Aquaculture is the breeding, raising, and harvesting of fish, shellfish, and aquatic plants, also known as farming in water. It can help restore habitats and provide livelihoods and protein sources for the world’s growing populations.

"Aquaculture is important as a source of income and supports food security to domestic populations in the Global South,” says Håkan Eggert, one of the lead authors of the paper.

Environmental concerns

However, there have also been concerns about the environmental sustainability of aquaculture, for instance, its impact on ecosystems, effects of pollution, antibiotics, and parasites as well as social impacts. 

Lack of data has prevented systematic comparison of global aquaculture production systems. The Aquaculture Performance Indicators (APIs) provide a rapid, low-cost approach to overcome data scarcity. The APIs build on work with Fisheries Performance Indicators.

Provides valuable data

22 researchers, including EfD researchers Håkan Eggert, Carlos Chavez, Nnaemeka Chukwuone, and Byela Tibesigwa, have studied 57 aquaculture systems globally using those APIs.

Nigeria, one of the countries in the study, has practiced aquaculture for about 70 years and the industry has grown considerably since around 2000. Now it contributes to about 25% of the country's seafood production. Nnaemeka Chukwuone was leading the Nigerian research team.

“We had very little data on Nigerian aquaculture. Our API data gives us valuable information. Catfish and tilapia aquaculture, the dominating species in Nigeria, are doing well from economic and social perspectives, but we see that there are environmental challenges.
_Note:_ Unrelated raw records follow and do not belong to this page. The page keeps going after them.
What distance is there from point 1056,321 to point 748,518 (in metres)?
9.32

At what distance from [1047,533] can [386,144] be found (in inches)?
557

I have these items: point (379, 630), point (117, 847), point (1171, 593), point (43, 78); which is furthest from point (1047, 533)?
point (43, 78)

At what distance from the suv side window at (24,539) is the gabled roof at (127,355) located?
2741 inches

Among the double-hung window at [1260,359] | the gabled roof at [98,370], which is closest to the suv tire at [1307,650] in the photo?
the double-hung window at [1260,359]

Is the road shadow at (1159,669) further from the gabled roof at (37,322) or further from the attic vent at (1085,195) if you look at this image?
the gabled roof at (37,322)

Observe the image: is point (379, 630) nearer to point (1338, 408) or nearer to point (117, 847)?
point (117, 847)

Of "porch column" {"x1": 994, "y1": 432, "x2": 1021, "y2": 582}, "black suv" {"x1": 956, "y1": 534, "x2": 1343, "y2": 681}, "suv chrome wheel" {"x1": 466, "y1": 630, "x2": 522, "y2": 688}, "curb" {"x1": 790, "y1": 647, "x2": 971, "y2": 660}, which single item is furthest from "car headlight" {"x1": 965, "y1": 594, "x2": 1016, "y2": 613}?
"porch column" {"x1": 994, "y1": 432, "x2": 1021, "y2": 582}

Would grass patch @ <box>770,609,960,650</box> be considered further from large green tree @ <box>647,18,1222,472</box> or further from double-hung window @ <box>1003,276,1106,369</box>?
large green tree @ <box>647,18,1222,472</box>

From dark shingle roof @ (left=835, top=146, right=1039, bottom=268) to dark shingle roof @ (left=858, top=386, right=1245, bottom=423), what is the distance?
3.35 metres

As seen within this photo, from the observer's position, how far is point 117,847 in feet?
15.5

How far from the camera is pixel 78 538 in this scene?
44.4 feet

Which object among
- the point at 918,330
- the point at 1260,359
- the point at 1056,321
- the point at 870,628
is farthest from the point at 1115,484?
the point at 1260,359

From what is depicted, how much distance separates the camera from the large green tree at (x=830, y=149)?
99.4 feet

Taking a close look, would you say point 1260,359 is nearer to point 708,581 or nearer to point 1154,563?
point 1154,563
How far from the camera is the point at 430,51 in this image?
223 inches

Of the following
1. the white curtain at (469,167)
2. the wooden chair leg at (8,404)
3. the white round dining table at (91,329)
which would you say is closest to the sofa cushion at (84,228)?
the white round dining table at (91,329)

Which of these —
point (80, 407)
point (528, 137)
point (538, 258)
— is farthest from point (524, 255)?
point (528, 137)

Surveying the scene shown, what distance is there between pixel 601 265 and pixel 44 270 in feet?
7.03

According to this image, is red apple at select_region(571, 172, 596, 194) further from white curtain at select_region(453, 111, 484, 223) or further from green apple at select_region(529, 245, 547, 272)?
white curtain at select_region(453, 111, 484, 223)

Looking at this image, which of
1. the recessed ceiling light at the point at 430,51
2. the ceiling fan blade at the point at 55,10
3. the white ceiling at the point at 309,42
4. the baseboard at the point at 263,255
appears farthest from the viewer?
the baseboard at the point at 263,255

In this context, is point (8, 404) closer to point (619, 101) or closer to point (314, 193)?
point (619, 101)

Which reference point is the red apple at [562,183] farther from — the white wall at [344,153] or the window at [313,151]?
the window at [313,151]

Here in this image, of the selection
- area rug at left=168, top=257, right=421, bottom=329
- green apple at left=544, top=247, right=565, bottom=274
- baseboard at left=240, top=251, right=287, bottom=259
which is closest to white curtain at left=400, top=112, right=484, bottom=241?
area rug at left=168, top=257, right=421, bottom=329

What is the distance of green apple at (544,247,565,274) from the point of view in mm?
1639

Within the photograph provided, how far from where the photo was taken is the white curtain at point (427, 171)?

Compliance with environmental regulation and the level of water effluents are two areas for improvement,” says Nnaemeka Chukwuone.

No trade-off between aspects of sustainability

The study shows a great variation, but aquaculture can be sustainable in all three aspects of sustainability; environmental, economic, and social. Further, they find that on average the three aspects of sustainability are complementary. That suggests that there is no systematic trade-off between economic, environmental, and social sustainability.